Leaving every picture out, repeat all of the entries below exactly.

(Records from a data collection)
# # # # #

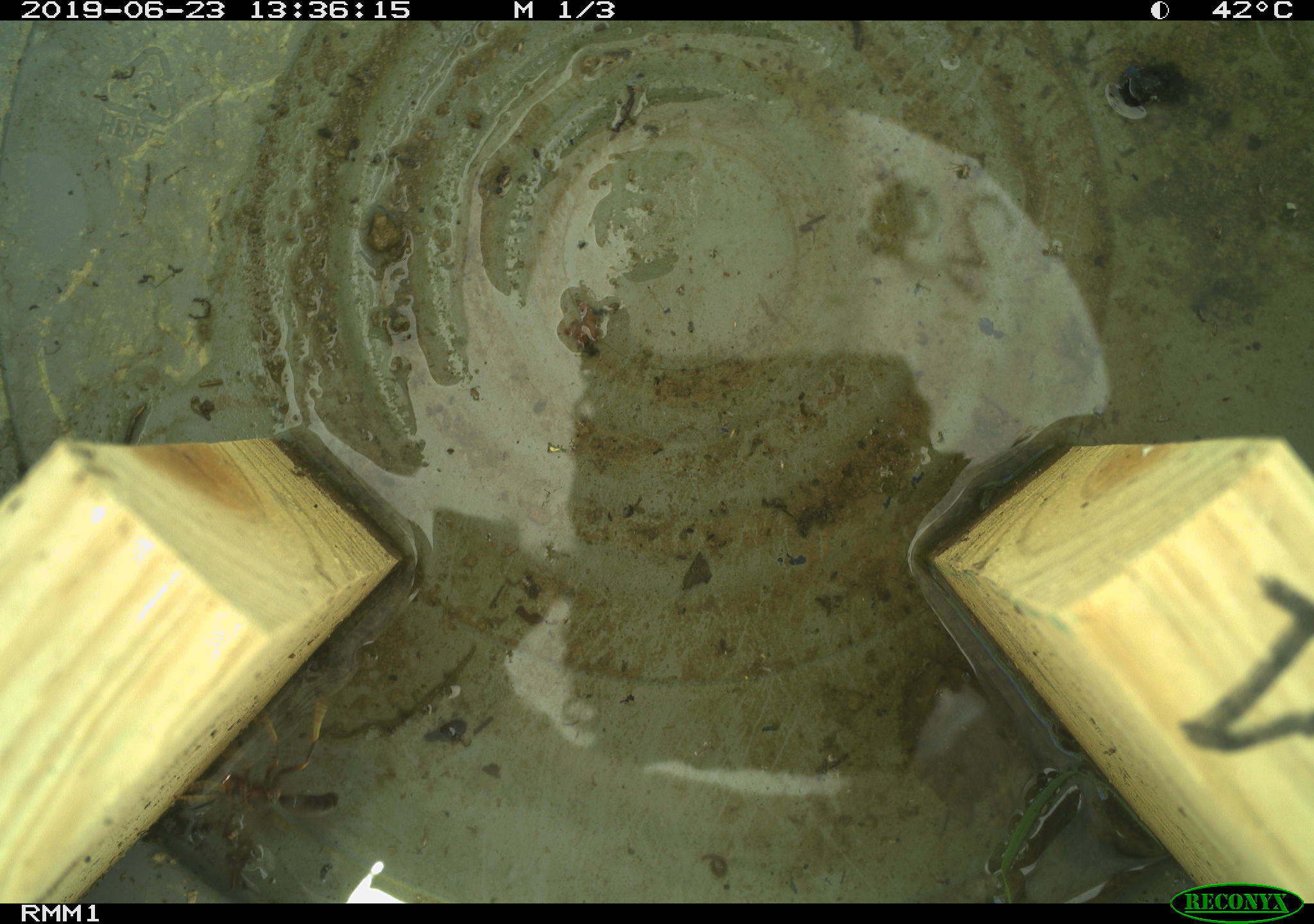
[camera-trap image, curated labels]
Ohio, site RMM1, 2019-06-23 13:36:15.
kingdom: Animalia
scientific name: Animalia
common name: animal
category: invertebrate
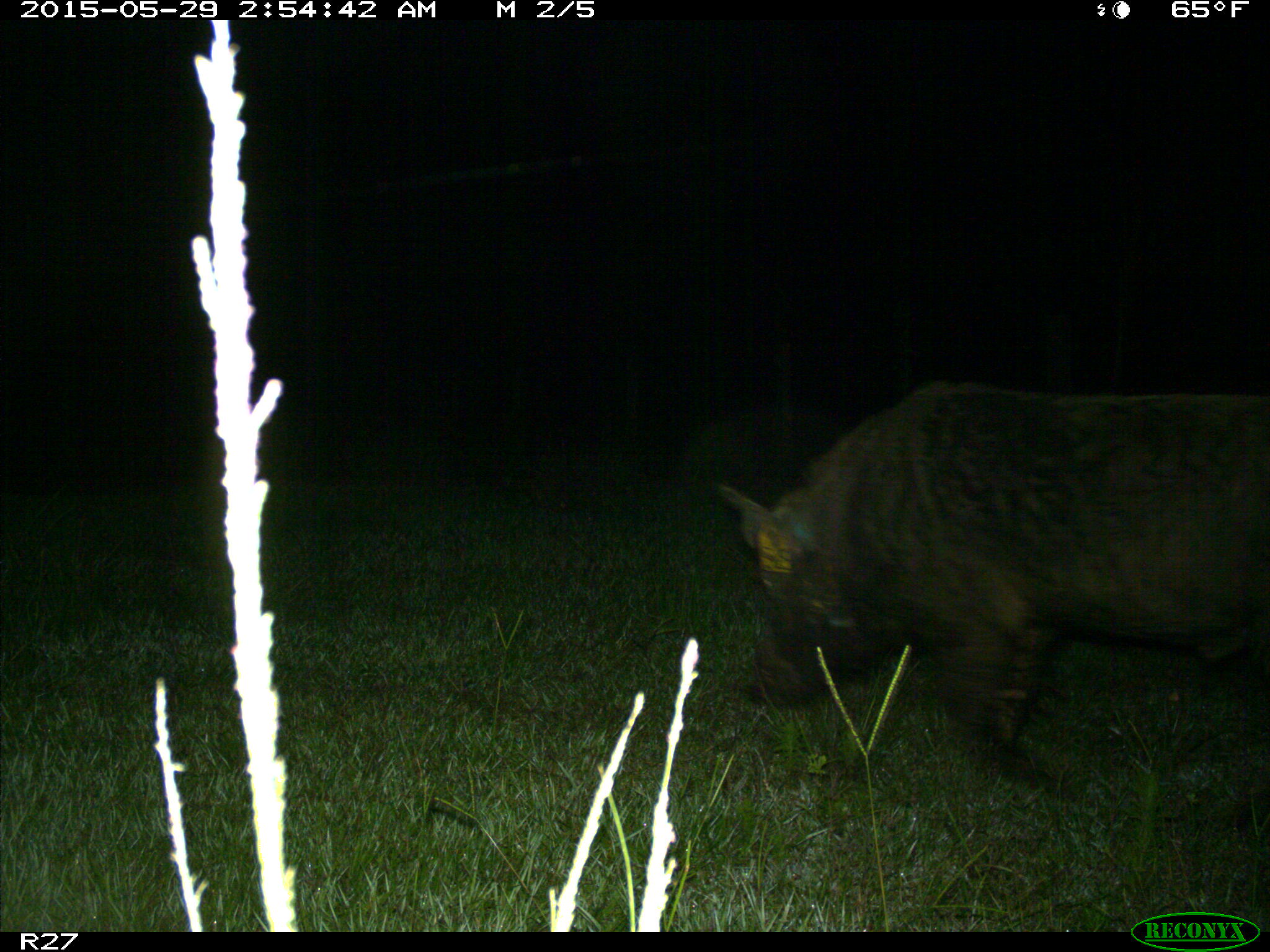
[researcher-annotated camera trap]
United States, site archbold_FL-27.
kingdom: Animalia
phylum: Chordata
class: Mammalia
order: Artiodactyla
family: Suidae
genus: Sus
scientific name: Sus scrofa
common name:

# # # # #

▶ **Answer for the task**
[camera-trap image, curated labels]
Ohio, site RMM1, 2019-06-23 13:36:15.
kingdom: Animalia
scientific name: Animalia
common name: animal
category: invertebrate
[researcher-annotated camera trap]
United States, site archbold_FL-27.
kingdom: Animalia
phylum: Chordata
class: Mammalia
order: Artiodactyla
family: Suidae
genus: Sus
scientific name: Sus scrofa
common name:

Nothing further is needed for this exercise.